Make the Automatic Explicit

Never assume the customer will recognize important details.

I once got a support call from a customer working in a secure environment. Our application was crashing on startup. He couldn’t send me any logs or screenshots so we had to diagnose the issue over the phone - I told him what to try and where to look, and he told me what happened and what he saw.

I had him read me the latest line from the application log file, which turned out to be an error I’d seen before. I walked him through the corresponding fix and we tried starting the software again. It still failed, and when he checked the log file again it was still showing the same error.

This confused me, since we should have just fixed that problem. We went through the fix again, double-checking every step, and there was no change. I suggested everything I could think of, and the error message stubbornly remained.

It was late in his workday and we had to leave the issue unresolved when his secure environment closed for the night. When we picked it up again in the morning, the application was still crashing but there was no error in the log file - and I realized what had been happening.

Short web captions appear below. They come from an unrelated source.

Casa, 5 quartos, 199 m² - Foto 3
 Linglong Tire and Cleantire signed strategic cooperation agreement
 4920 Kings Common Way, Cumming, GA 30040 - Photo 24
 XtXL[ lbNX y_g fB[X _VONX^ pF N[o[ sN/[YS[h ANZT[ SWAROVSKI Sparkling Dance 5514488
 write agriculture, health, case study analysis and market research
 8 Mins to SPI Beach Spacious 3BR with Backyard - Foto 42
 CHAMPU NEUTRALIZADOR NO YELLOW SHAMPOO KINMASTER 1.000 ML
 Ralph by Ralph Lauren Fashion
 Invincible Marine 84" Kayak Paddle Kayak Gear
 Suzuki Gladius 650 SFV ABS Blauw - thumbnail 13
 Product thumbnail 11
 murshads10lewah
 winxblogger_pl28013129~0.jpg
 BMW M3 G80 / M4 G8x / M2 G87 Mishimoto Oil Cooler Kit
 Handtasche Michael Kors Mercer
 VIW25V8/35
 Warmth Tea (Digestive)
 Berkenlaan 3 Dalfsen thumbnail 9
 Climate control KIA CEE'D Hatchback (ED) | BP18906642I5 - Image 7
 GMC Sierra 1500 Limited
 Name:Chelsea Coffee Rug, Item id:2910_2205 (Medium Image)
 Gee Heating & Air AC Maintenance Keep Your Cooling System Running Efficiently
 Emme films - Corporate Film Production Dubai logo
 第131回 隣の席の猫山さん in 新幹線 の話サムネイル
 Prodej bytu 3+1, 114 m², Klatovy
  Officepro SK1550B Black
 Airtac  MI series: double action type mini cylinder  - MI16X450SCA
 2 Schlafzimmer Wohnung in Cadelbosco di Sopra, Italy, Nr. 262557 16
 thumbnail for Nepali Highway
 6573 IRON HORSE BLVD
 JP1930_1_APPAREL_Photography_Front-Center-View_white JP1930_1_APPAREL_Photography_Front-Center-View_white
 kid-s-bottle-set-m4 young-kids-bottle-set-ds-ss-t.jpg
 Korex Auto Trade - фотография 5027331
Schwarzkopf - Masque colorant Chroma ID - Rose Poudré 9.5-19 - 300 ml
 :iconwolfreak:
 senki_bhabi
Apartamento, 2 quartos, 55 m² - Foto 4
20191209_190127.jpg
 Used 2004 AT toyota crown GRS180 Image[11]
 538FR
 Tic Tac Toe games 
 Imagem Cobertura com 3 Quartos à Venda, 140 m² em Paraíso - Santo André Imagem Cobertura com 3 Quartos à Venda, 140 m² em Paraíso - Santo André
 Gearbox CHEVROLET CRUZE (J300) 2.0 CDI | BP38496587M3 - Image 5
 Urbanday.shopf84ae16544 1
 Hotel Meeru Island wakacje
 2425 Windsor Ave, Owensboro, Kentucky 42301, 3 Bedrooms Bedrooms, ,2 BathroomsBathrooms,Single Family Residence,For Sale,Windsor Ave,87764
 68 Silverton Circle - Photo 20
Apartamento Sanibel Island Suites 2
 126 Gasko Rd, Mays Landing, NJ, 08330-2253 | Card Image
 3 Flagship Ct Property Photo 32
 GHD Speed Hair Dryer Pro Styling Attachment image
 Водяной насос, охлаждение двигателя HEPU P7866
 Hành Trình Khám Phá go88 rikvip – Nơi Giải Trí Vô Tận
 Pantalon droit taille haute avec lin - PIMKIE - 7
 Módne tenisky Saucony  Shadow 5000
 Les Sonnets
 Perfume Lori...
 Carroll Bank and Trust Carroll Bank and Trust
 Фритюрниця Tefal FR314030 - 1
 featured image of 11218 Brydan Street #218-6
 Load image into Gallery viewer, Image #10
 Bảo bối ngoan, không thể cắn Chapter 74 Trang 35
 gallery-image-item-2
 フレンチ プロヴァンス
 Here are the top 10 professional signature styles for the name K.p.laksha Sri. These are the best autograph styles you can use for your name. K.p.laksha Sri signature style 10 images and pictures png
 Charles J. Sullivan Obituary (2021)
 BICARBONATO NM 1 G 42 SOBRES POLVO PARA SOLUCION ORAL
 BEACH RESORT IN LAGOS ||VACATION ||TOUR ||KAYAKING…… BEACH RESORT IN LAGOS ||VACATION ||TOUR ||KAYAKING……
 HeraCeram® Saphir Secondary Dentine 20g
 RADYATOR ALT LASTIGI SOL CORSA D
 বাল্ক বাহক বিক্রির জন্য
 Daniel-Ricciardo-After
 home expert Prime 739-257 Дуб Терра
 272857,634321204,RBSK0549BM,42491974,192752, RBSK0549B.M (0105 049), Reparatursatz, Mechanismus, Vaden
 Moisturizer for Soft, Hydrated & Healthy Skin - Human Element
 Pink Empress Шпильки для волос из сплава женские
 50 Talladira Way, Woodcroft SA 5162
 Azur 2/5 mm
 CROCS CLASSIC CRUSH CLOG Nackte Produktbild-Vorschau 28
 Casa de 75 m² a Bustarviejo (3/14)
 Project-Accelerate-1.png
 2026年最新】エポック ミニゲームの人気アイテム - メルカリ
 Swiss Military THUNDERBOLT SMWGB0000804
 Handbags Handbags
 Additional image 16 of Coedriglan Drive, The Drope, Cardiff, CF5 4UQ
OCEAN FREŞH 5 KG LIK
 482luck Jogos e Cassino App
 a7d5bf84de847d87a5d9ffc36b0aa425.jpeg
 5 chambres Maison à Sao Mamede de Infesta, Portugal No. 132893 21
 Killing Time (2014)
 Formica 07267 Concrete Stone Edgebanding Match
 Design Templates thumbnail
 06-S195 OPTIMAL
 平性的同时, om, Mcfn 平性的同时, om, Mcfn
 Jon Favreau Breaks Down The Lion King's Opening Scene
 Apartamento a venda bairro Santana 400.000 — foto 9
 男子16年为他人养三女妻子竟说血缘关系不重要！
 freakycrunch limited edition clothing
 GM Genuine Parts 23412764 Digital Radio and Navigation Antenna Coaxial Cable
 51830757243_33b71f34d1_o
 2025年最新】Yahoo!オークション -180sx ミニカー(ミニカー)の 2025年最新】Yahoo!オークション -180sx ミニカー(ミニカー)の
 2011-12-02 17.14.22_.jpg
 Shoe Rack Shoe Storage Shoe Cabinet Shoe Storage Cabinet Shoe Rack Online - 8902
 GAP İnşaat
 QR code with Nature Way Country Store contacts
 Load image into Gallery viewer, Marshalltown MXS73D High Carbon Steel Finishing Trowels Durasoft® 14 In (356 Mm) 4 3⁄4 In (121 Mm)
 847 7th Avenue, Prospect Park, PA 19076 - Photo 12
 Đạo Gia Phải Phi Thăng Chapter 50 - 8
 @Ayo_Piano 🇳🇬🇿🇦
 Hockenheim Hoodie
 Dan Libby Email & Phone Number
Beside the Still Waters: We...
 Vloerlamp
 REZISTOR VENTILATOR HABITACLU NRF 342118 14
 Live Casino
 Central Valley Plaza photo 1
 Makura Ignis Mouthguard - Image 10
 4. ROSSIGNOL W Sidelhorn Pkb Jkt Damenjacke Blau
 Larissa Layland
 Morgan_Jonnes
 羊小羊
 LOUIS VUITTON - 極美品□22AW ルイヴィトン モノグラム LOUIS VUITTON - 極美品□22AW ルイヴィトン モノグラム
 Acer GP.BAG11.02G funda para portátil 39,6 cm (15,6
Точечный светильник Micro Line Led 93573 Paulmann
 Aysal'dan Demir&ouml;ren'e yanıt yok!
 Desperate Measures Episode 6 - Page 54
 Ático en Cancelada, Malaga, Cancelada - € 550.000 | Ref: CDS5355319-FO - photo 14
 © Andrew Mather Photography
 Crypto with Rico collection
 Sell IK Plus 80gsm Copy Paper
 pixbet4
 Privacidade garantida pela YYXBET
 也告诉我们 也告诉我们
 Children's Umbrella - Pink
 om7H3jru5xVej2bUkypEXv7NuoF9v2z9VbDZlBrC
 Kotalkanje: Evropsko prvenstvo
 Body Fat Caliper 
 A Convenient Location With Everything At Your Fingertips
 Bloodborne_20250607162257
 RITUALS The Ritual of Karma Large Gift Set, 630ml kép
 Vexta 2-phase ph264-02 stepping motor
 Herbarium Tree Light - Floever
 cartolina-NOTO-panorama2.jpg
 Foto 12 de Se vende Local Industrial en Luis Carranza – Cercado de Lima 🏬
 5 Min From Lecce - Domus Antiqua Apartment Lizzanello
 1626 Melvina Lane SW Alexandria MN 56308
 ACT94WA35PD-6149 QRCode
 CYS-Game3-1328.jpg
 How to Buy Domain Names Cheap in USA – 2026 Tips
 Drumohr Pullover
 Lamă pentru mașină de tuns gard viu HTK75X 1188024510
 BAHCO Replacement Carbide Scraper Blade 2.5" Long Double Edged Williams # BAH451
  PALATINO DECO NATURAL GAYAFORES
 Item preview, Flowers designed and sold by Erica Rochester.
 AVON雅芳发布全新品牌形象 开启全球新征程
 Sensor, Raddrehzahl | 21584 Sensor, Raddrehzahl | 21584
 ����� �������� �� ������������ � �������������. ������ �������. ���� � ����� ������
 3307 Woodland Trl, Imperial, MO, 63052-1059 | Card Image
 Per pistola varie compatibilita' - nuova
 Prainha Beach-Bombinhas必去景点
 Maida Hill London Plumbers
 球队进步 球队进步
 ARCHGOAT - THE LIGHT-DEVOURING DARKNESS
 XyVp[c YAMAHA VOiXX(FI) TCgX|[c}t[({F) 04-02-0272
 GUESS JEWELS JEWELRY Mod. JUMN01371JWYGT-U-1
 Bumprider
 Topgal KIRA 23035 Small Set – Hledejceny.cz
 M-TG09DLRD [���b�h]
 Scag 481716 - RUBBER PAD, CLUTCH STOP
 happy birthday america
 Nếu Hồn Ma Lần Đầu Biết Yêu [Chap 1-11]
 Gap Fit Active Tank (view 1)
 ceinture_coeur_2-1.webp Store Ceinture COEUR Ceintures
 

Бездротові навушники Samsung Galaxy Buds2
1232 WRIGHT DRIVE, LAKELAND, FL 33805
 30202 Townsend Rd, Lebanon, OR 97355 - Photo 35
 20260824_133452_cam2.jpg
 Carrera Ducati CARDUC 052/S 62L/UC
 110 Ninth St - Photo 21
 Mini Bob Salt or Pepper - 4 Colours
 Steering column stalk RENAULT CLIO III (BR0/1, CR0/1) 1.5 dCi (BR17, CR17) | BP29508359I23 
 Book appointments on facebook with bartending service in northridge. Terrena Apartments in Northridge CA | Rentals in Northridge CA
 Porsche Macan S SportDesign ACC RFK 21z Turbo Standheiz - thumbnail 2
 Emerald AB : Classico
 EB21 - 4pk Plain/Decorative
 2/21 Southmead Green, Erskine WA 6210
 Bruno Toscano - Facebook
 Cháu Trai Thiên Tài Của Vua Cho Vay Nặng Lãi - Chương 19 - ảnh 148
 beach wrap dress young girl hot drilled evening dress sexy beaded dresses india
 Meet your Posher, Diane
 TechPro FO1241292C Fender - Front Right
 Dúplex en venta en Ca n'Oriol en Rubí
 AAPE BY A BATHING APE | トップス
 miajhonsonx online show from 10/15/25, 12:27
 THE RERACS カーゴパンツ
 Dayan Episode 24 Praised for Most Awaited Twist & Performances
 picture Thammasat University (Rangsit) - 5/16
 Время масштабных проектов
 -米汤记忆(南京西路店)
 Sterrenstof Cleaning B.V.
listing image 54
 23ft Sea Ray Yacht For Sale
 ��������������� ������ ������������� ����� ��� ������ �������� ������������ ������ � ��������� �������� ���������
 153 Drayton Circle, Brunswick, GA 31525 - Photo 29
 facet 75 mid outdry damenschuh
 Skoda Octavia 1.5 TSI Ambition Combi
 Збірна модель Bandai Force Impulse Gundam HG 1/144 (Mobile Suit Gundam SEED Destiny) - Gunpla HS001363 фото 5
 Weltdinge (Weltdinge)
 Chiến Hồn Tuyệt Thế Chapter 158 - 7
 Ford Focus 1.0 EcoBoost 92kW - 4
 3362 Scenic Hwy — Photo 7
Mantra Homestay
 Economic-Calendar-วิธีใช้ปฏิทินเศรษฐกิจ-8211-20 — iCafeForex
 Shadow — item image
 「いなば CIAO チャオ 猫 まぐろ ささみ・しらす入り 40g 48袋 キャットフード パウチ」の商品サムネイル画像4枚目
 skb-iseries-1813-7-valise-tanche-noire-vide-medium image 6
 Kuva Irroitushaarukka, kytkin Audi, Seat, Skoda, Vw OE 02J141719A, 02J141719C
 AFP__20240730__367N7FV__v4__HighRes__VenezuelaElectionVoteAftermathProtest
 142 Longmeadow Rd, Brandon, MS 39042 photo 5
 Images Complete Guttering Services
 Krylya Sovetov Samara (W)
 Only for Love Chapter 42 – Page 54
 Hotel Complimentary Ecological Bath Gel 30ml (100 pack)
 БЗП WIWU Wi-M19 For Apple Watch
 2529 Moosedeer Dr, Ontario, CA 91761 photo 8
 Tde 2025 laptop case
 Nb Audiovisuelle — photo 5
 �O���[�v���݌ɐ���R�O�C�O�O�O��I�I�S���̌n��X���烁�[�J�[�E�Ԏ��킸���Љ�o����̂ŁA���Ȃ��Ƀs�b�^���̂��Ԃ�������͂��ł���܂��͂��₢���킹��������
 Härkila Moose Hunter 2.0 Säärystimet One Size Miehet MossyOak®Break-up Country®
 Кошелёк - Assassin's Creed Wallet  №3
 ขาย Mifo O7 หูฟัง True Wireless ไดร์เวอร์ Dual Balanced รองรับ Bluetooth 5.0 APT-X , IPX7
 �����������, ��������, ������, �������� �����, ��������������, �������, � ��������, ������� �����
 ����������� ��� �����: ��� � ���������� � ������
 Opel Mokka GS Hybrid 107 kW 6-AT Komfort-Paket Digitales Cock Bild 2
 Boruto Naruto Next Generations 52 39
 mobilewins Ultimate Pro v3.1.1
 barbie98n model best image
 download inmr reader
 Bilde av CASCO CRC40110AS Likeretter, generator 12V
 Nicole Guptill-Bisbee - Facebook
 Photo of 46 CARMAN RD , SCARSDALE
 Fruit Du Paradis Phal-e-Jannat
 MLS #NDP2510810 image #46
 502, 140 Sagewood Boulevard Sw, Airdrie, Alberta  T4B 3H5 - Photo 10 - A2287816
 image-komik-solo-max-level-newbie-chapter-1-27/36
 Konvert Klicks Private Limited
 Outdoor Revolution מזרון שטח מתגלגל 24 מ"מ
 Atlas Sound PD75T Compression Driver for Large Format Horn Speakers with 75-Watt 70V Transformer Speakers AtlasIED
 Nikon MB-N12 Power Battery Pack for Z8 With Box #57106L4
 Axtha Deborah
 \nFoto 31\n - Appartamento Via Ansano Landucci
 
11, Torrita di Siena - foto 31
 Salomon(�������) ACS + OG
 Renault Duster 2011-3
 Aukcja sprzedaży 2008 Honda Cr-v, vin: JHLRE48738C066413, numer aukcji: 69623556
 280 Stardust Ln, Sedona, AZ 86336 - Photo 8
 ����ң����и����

I never told the customer to check the timestamp of the error message in the log file. We actually had fixed the logged problem at the very beginning. Every time he’d checked the log file, the latest line was still that original error message because nothing new was being written to the file. We’d been trying to fix an already-resolved issue and only realized it when the automatic log archiver moved us to a new log file for a new day.

Once we recognized this, we stopped looking in the application log file. We found and fixed the actual remaining problem and within a few minutes the customer was up and running.

If I’d had the log file in front of me, I’d have noticed the non-updating timestamp immediately. That’s an automatic-enough process for Product Support folks that I didn’t even think to ask about it. But the customer didn’t have a habit of studying our log files and for him checking the timestamp was not automatic. Because I didn’t call it out as an important detail, we wasted hours and the application was down all night.

It’s not easy to recognize and externalize the automatic parts of your troubleshooting process, but in cases where you don’t have direct access to the customer environment, it can save a lot of time and pain.